** Selected text **
^^^^^^^^^^^^^^^^
James Paulsen: Investment Outlook (November 2011)

Second, since the summer, the annualized growth in the U.S. money supply has surged! The annualized six-month growth rate in the M2 money supply has nearly tripled since June from about 5 percent to more than 15 percent. While some of this money supply surge is probably due to fallout from worries over the European crisis, it nonetheless has massively improved economic liquidity conditions, and similar to last year, should help improve the pace of economic growth in future quarters. During the 2010 economic soft patch, the annualized growth rate in the M2 money supply rose from about zero percent in June to about 6 percent by October probably helping lift the pace of economic growth by late 2010.

Third, despite a recent surge in the value of the U.S. dollar, the trade-weighted dollar index is still currently more than 15 percent below its highs in mid-2010 and about 8 percent lower than it was at the beginning of 2011. A weak dollar has typically been a good indicator of future improvements in U.S. net exports. After regularly subtracting from U.S. real GDP growth throughout 2010 and into early 2011, net exports have now “added” to real GDP growth in each of the last two quarters. U.S. dollar weakness during the last 18 months implies net exports should regularly add to real GDP growth in the coming year.

Fourth, although not by a large amount, energy prices have fallen since late spring. Overall, the S&P GSCI Energy Commodity Price Index is off by about 15 percent since April. The national average nonleaded gasoline price is down by a similar amount. Is a lower “energy bite” already evident in producing stronger consumer spending trends than most had anticipated?

Fifth, U.S. corporate profits posted yet another solid quarter of growth in the third quarter probably rising at an annualized pace of about 20 percent! Total U.S. corporate profits are more than 20 percent “higher” than their peak during the last recovery cycle in late 2006. This record-setting profit recovery cycle has produced tremendous “dry powder” in the business sector which could (with just a little improvement in business confidence which may be forthcoming as European fears calm and U.S. recession fears evaporate) be used to quicken business spending and improve job creation during 2012.
^^^^^^^^^^^^^^^^
** Material supplied **
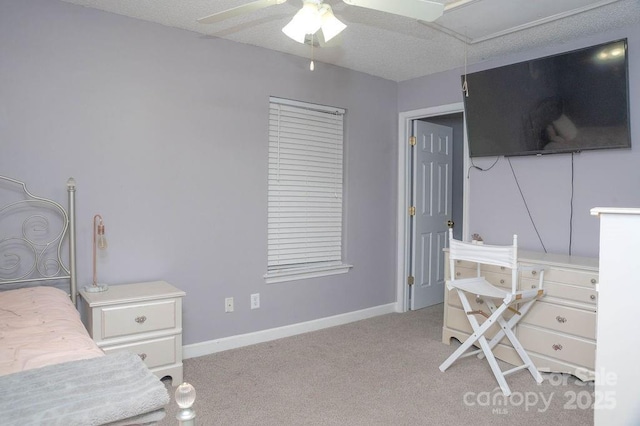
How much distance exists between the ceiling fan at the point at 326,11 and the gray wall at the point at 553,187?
6.14 feet

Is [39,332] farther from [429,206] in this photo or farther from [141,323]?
[429,206]

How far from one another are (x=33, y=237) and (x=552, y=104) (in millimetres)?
3561

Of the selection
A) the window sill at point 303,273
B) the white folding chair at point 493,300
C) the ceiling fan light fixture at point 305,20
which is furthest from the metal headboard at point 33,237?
the white folding chair at point 493,300

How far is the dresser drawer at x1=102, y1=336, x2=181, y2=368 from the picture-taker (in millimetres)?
2479

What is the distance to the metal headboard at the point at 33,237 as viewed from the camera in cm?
242

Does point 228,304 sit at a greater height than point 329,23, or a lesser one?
lesser

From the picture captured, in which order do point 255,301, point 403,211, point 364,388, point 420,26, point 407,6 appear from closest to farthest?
1. point 407,6
2. point 364,388
3. point 420,26
4. point 255,301
5. point 403,211

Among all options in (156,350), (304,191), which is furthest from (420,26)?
(156,350)

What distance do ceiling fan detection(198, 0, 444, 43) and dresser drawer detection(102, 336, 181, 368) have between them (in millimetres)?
1835

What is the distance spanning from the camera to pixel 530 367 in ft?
9.03

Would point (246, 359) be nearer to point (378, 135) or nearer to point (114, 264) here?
point (114, 264)

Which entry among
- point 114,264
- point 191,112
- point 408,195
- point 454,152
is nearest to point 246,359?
point 114,264

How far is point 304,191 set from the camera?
3.69m

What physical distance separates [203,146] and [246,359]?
5.20ft
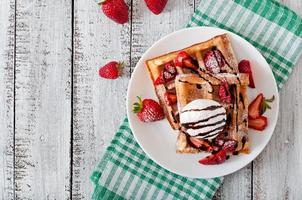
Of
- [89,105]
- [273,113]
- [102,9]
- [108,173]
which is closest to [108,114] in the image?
[89,105]

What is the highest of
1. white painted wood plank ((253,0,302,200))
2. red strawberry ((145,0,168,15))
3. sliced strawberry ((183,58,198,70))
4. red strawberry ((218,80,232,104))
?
red strawberry ((145,0,168,15))

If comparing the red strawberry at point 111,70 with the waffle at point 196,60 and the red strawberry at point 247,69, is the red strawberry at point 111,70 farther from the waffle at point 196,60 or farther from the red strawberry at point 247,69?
the red strawberry at point 247,69

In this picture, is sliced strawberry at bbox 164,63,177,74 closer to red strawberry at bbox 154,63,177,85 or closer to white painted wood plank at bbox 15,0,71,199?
red strawberry at bbox 154,63,177,85

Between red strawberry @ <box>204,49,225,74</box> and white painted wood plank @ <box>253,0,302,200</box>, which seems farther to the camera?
white painted wood plank @ <box>253,0,302,200</box>

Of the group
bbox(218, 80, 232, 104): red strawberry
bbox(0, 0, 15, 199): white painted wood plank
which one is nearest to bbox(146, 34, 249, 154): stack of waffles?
bbox(218, 80, 232, 104): red strawberry

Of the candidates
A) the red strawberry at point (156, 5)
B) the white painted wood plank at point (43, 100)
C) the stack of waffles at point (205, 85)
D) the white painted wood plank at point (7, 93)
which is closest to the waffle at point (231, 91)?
the stack of waffles at point (205, 85)
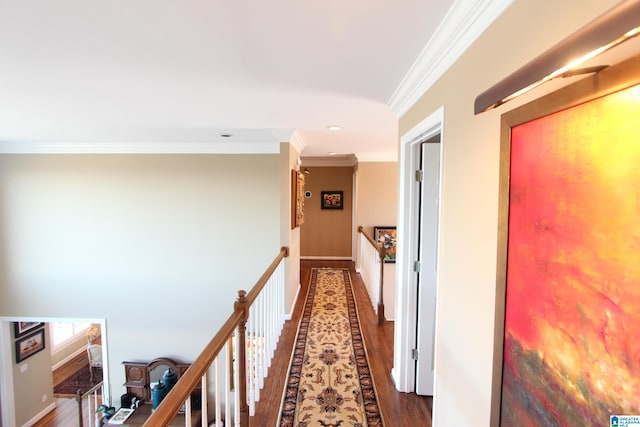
^^^^^^^^^^^^^^^^
** What is being asked **
From the November 2011 investment outlook, reproduce word for word the passage starting at "Fourth, although not" and ending at "most had anticipated?". The records were taken from a separate source and have no connection to the text.

** Written answer **
Fourth, although not by a large amount, energy prices have fallen since late spring. Overall, the S&P GSCI Energy Commodity Price Index is off by about 15 percent since April. The national average nonleaded gasoline price is down by a similar amount. Is a lower “energy bite” already evident in producing stronger consumer spending trends than most had anticipated?